C’est le Canard enchaîné, dans son édition du 23 novembre, qui a levé le lièvre – un « lièvre » de belle taille : des officiers de la DGSE, le service de contre-espionnage français, ont été envoyés au nord du Liban et en Turquie avec pour mission d’instruire et de structurer les « contingents » de l’ »Armée syrienne libre« , censée regrouper des « milliers » de « déserteurs » syriens. Et dont le chef nominal, le colonel Ryad al-Asaad, se trouve précisément réfugié en Turquie depuis deux mois. Selon le Canard, « plusieurs membres du service Action de la DGSE et le « Commandement des opérations spéciales » (COS) sont déjà prêts en Turquie, s’ils en reçoivent l’ordre, à former ces déserteurs à la guérilla urbaine« . Interrogé, un officier de haut rang de la Direction du renseignement militaire confirme l’info, indiquant que ce sont les Français et les Britanniques qui ont pris l’initiative de rencontrer les responsables de l’ASL. Plus inquiétant encore, l’hebdomadaire affirme qu’une « intervention limitée » de l’OTAN est en préparation contre la Syrie chez les cerveaux malades et atlantistes de l’Elysée.
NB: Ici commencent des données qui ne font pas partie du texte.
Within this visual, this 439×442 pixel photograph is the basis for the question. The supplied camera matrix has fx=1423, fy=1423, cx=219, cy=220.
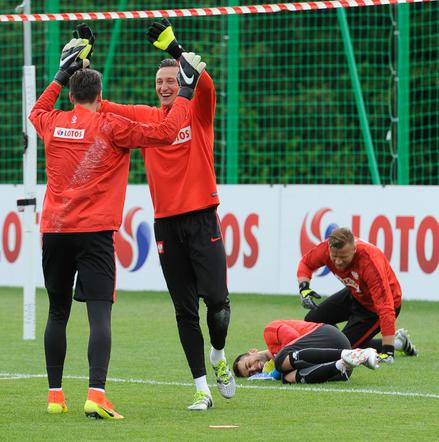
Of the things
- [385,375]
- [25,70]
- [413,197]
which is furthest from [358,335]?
[413,197]

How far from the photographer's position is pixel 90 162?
797 cm

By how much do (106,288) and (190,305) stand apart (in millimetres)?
684

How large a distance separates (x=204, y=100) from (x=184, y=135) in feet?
0.80

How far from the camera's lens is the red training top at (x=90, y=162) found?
7922 millimetres

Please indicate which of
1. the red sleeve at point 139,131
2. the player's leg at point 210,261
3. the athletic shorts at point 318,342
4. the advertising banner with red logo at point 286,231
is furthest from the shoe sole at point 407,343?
the advertising banner with red logo at point 286,231

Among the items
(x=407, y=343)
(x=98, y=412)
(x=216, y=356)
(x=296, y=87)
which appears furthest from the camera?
(x=296, y=87)

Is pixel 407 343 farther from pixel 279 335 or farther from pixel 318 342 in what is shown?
pixel 318 342

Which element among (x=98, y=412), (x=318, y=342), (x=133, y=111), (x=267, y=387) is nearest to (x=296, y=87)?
(x=318, y=342)

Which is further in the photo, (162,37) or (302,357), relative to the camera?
(302,357)

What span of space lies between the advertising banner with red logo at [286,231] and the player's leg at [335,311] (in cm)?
484

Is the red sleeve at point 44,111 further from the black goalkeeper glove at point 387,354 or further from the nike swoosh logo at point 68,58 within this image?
the black goalkeeper glove at point 387,354

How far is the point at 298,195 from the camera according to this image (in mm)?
17188

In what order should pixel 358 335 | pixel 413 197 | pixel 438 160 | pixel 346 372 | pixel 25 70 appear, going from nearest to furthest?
1. pixel 346 372
2. pixel 358 335
3. pixel 25 70
4. pixel 413 197
5. pixel 438 160

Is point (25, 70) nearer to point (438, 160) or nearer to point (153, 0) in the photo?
point (438, 160)
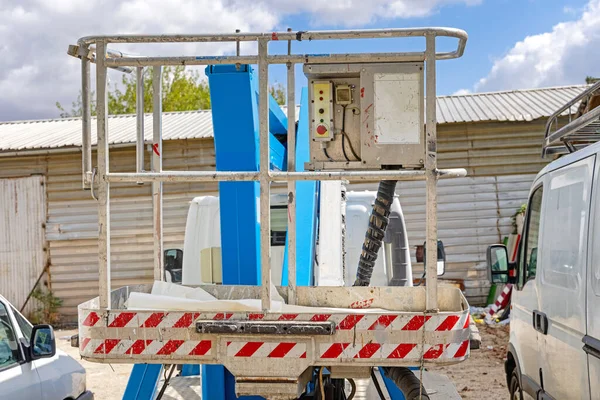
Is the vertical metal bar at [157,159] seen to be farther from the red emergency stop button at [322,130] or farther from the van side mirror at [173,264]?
the van side mirror at [173,264]

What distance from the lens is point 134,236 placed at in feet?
50.6

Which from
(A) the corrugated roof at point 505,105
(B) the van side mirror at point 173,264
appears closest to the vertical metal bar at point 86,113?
(B) the van side mirror at point 173,264

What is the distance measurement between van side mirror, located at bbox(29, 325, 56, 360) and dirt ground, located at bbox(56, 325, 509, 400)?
326 cm

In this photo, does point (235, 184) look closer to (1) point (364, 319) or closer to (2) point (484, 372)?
(1) point (364, 319)

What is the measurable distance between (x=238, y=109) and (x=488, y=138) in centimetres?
1149

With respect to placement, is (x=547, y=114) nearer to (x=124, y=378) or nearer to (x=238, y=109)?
(x=124, y=378)

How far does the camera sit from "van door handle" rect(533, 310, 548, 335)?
4718 mm

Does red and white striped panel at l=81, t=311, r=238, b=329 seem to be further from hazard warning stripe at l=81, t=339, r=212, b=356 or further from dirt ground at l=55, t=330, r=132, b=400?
dirt ground at l=55, t=330, r=132, b=400

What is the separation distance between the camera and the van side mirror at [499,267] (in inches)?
224

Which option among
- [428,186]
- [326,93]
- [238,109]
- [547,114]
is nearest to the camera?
[428,186]

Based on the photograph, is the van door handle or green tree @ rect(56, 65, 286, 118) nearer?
the van door handle

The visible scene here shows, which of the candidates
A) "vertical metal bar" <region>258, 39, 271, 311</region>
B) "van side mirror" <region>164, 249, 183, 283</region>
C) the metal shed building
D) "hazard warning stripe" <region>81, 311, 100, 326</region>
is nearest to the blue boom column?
"vertical metal bar" <region>258, 39, 271, 311</region>

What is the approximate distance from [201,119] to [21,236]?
5.05 metres

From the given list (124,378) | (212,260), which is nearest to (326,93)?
(212,260)
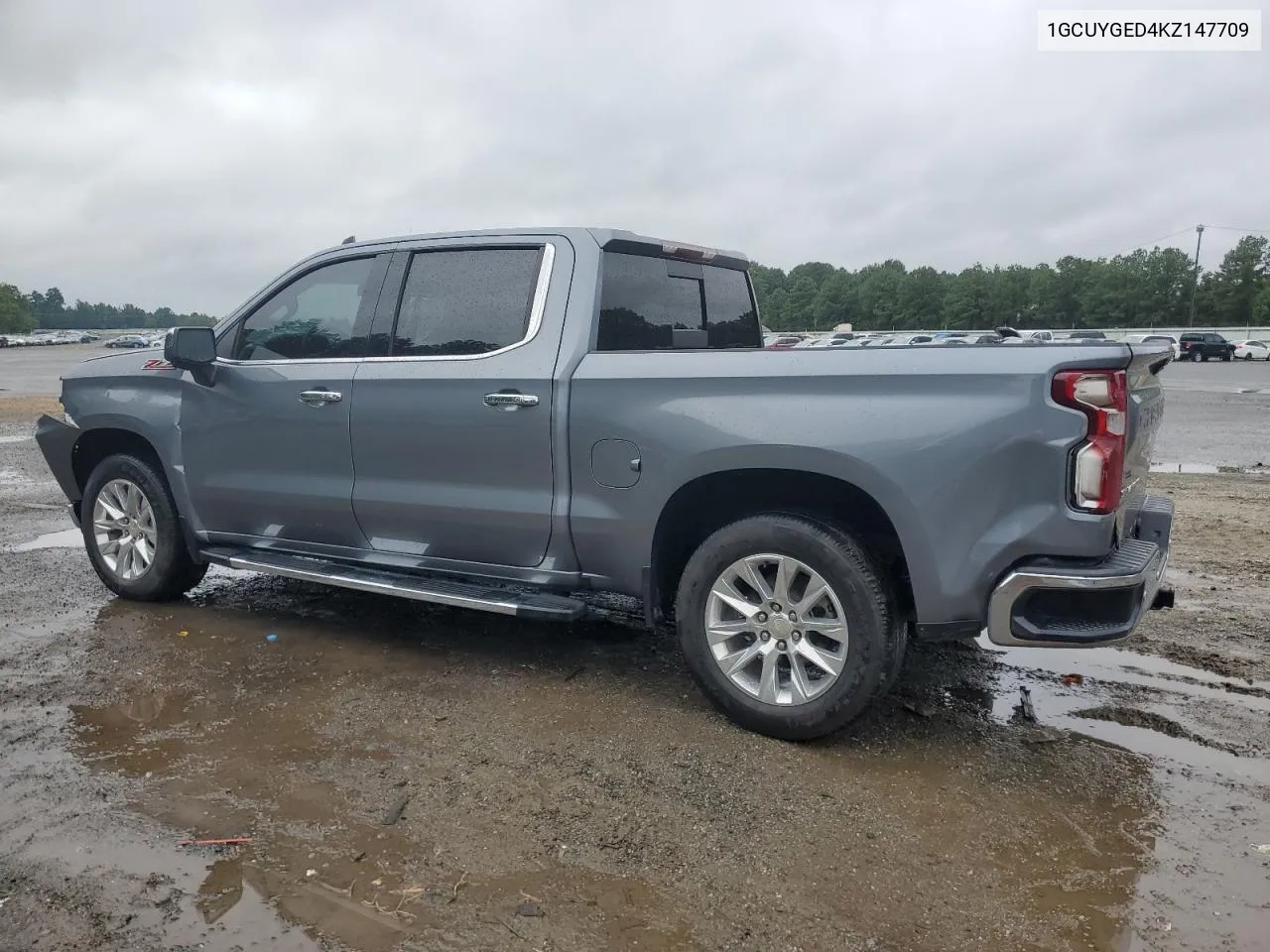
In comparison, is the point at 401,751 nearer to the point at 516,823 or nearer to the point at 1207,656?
the point at 516,823

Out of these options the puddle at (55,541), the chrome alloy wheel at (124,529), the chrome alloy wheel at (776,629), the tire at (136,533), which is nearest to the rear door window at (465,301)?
the chrome alloy wheel at (776,629)

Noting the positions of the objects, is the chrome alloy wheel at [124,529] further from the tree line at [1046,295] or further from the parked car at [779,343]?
the tree line at [1046,295]

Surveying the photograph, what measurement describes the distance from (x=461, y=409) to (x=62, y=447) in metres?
3.02

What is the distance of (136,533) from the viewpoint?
5.68 meters

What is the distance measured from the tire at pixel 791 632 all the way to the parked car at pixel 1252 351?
53403 mm

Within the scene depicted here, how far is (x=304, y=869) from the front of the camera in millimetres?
2885

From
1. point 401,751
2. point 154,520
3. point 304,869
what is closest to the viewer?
point 304,869

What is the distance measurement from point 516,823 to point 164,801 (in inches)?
48.3

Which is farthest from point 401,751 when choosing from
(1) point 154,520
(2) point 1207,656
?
(2) point 1207,656

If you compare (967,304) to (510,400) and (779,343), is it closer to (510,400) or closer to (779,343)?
(779,343)

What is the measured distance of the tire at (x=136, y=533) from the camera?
5523 mm

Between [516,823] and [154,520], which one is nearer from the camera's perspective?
[516,823]

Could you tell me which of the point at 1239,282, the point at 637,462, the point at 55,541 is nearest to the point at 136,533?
the point at 55,541

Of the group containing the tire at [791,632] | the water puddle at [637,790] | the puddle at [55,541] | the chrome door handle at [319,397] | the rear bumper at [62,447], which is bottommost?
the water puddle at [637,790]
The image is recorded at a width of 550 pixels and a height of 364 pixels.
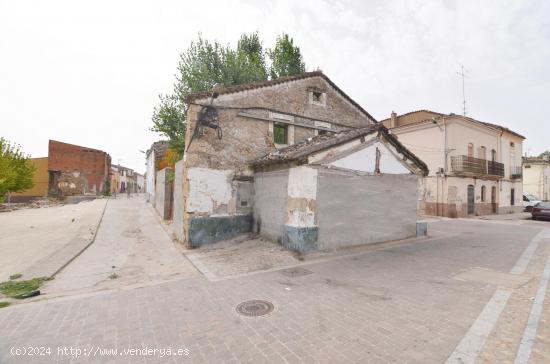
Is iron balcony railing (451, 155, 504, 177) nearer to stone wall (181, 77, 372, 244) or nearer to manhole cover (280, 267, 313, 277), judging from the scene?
stone wall (181, 77, 372, 244)

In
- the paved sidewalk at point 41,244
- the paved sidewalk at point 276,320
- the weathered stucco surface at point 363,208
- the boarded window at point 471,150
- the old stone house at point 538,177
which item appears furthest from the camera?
the old stone house at point 538,177

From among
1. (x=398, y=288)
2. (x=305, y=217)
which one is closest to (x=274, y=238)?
(x=305, y=217)

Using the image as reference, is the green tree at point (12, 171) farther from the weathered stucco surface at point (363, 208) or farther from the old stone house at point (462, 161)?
the old stone house at point (462, 161)

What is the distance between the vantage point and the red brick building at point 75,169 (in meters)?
30.2

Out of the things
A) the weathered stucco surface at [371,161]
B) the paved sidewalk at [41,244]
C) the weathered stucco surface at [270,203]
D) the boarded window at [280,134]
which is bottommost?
the paved sidewalk at [41,244]

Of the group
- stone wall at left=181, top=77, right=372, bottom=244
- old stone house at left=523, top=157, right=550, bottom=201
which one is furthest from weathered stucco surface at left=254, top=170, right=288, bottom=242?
old stone house at left=523, top=157, right=550, bottom=201

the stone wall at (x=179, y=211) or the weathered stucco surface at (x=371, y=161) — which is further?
the stone wall at (x=179, y=211)

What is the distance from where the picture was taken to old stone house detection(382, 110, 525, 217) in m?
18.7

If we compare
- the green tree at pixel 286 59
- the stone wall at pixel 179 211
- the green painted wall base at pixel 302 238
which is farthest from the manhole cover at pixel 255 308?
the green tree at pixel 286 59

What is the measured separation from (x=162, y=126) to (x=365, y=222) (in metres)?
12.1

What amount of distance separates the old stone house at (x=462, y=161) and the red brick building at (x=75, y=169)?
3507 cm

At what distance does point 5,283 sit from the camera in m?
5.65

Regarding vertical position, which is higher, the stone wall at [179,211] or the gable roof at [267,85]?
the gable roof at [267,85]

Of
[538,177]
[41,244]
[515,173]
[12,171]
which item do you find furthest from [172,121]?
[538,177]
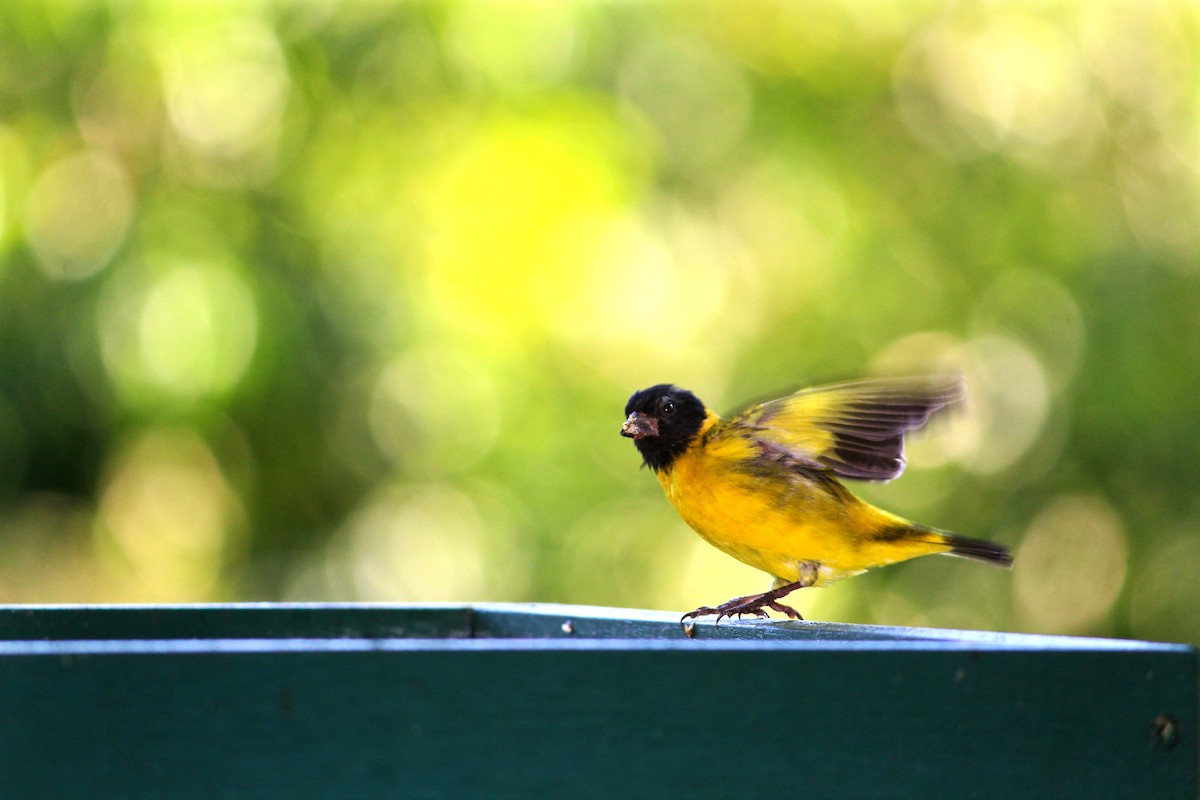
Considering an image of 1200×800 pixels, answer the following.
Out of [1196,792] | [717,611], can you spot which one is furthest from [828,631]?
[1196,792]

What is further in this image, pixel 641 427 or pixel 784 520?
pixel 641 427

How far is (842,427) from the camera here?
4152 millimetres

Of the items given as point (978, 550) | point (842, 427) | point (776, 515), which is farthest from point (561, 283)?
point (978, 550)

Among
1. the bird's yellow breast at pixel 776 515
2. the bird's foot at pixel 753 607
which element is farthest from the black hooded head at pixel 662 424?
the bird's foot at pixel 753 607

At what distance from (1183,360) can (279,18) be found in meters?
5.27

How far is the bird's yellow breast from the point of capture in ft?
13.2

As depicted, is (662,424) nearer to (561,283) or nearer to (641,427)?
(641,427)

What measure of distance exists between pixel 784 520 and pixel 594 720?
2220 millimetres

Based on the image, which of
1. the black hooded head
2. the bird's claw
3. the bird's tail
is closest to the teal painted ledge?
the bird's claw

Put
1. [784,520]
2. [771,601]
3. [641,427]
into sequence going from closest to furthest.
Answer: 1. [784,520]
2. [771,601]
3. [641,427]

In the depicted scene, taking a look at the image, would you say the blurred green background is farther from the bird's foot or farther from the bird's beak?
the bird's foot

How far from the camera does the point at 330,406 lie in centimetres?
777

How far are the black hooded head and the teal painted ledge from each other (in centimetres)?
224

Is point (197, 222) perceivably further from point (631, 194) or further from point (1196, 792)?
point (1196, 792)
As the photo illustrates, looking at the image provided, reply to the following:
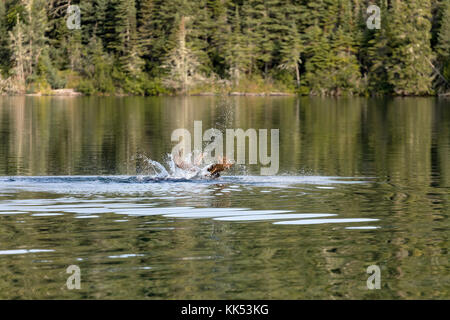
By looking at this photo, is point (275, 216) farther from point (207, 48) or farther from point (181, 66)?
point (207, 48)

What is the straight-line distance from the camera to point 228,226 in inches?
782

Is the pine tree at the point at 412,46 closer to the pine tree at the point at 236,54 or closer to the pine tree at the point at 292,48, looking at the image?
the pine tree at the point at 292,48

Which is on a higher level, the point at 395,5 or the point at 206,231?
the point at 395,5

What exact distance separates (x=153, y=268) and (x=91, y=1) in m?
122

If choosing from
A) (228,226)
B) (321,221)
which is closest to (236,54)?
(321,221)

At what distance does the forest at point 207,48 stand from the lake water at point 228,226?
85.2m

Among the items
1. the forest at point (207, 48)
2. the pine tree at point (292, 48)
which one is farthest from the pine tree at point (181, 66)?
the pine tree at point (292, 48)

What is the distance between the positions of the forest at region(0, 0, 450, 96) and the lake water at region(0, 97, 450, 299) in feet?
280

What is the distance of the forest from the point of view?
123125mm

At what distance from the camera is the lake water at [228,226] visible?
1475 centimetres

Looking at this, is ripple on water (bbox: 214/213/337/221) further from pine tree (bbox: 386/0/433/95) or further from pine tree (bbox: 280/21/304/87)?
pine tree (bbox: 280/21/304/87)

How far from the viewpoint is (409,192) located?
2572 centimetres

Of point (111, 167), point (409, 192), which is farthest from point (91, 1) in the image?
point (409, 192)
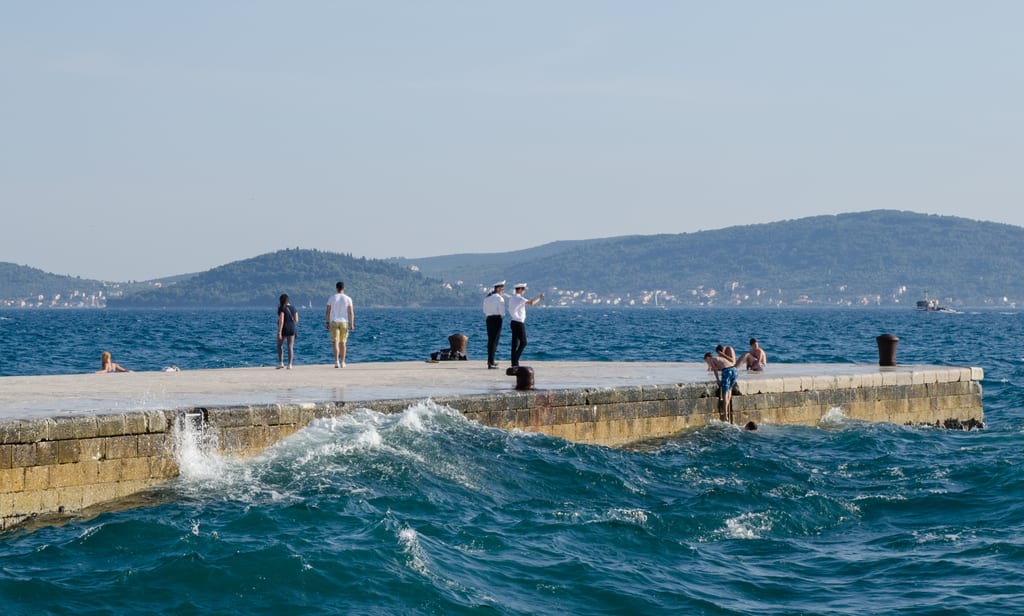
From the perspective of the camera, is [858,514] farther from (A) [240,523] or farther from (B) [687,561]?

S’agirait-il, avec le concours de la Turquie, d’aider l’ASL a créer un embryon de « territoire libéré » dans le nord du pays ? En ce cas, décidément, l’armée syrienne a bien fait de se redéployer tout au long de sa frontière avec la Turquie.
A la faveur du « Printemps arabe » et des crises libyenne et syrienne, on peut dire que les Américains et leurs alliés – ou leurs exécutants – ne s’embarrassent plus de précautions diplomatiques : ils aident ouvertement avec leur argent, leurs bombardiers ou leurs moyens diplomatiques à renverser ou marginaliser les nations et pouvoirs qui leur déplaisent. A l’échelle de la France, Nicolas Sarkozy, qui essaie par tous les moyens de se refaire une santé électorale d’ici le printemps prochain, et de faire oublier le quinquennat qui s’achève, a cru trouver dans la politique étrangère un moyen de rebondir : il s’efforce de colmater les brèches du radeau « euro », et il se déguise en champion de la liberté dans le monde arabe – un peu comme Erdogan, tiens. Ca a donné le bombardement de la Libye, et le renversement et l’assassinat de Kadhafi. Grisé par ce « succès », dont lui-même n’a pas encore mesuré toutes les conséquences – mais Sarkozy agit au mois le mois, et pour lui le seul horizon politique qui vaille est mai 2012 – le plus désastreux Président dont se soit doté la France – même Chirac a par comparaison des faux airs de de Gaulle – veut aussi « libérer » le peuple syrien, un peu comme Bush Jr a « libéré » le peuple irakien.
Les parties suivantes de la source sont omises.